Gig workers speak out about new Uber, Lyft policy making face masks optional
With zero worker input, Uber and Lyft have now made wearing face masks optional for riders and drivers. The ride-hailing companies announced the new policy unilaterally last week, shortly after several significant airlines announced a similar change in policy. The changes come after a federal judge struck down the Biden administration’s mask mandate for airplanes and other public transport methods. The new policy from Uber and Lyft means that it will no longer require riders to sit in the back seats of vehicles but asks riders to refrain from using the front seats unless they are traveling as part of a large group.
“For far too long, multinational corporations like Uber and Lyft have successfully cut labor costs, weakened worker power with zero opportunity to bargain, committed union-busting tactics, dodged paying their fair share in taxes, and rewritten laws to favor their bottom line over worker safety,” Hector Castellanos, a gig worker who drives for Uber and Lyft. “All of that adds up to unsafe working conditions for gig workers.
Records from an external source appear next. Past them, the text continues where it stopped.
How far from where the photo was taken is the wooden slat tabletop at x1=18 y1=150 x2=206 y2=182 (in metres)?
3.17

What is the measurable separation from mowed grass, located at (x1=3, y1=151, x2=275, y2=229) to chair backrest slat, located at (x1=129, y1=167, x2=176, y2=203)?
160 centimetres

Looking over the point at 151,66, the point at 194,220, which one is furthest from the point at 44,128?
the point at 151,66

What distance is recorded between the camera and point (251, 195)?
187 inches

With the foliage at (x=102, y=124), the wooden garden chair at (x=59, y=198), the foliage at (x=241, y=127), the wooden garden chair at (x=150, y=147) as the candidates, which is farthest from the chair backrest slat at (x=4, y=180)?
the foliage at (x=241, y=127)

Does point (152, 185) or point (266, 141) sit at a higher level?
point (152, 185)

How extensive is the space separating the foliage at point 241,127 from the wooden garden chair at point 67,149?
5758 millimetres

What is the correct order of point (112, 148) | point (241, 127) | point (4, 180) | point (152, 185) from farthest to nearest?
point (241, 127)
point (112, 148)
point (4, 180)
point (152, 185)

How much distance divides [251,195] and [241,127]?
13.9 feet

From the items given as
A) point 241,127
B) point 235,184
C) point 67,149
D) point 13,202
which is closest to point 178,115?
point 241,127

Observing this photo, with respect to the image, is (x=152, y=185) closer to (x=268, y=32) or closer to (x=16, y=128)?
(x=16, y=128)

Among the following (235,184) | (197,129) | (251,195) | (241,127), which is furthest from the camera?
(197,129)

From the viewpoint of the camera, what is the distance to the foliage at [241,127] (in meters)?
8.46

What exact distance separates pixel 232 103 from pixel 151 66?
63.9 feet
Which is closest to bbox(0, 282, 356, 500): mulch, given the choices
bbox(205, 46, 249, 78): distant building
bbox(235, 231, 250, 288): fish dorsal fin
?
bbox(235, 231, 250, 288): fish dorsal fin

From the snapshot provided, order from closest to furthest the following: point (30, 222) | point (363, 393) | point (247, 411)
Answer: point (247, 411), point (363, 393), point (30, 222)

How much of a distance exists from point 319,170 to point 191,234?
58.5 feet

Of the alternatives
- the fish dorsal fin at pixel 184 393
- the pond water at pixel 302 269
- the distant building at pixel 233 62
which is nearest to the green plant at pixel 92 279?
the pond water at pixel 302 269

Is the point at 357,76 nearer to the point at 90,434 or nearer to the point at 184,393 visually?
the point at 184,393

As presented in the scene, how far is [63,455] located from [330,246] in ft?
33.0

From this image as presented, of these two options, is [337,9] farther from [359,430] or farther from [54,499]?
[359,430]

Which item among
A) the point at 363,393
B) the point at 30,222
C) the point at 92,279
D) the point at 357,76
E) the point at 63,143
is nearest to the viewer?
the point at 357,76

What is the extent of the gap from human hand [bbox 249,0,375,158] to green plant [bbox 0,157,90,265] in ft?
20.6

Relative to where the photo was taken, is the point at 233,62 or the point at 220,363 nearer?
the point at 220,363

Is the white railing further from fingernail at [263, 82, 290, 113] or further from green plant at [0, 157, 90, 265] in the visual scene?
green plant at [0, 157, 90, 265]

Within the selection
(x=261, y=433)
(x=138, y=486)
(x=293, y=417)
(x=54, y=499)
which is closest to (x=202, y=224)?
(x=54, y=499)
During the COVID-19 pandemic, as those companies’ profits sore, we are faced with the brutal reality of choosing between our health or rent, food or medicine, electricity or running water. The new policy from Uber and Lyft forces us to choose between all these vital necessities. It comes down to our lives or livelihoods. We can bargain for better wages, workplace benefits, expenses covered, and more with a union. Being unionized means we can have a voice on the job and a seat at the table. We can fight for what we deserve as workers. We would no longer need to rely on GoFundMe campaigns to pay for hospital bills, car repairs, or funeral expenses for families of drivers killed on the job. Just as we are on the frontlines of the pandemic, we are at the forefront of expanding labor rights and protections for gig workers across California and the country.”
Castellanos is a leader with We Drive Progress, a movement of app-based drivers for Uber, Lyft, DoorDash, Instacart, and beyond across Northern California, seeking to win better wages, benefits, and a union.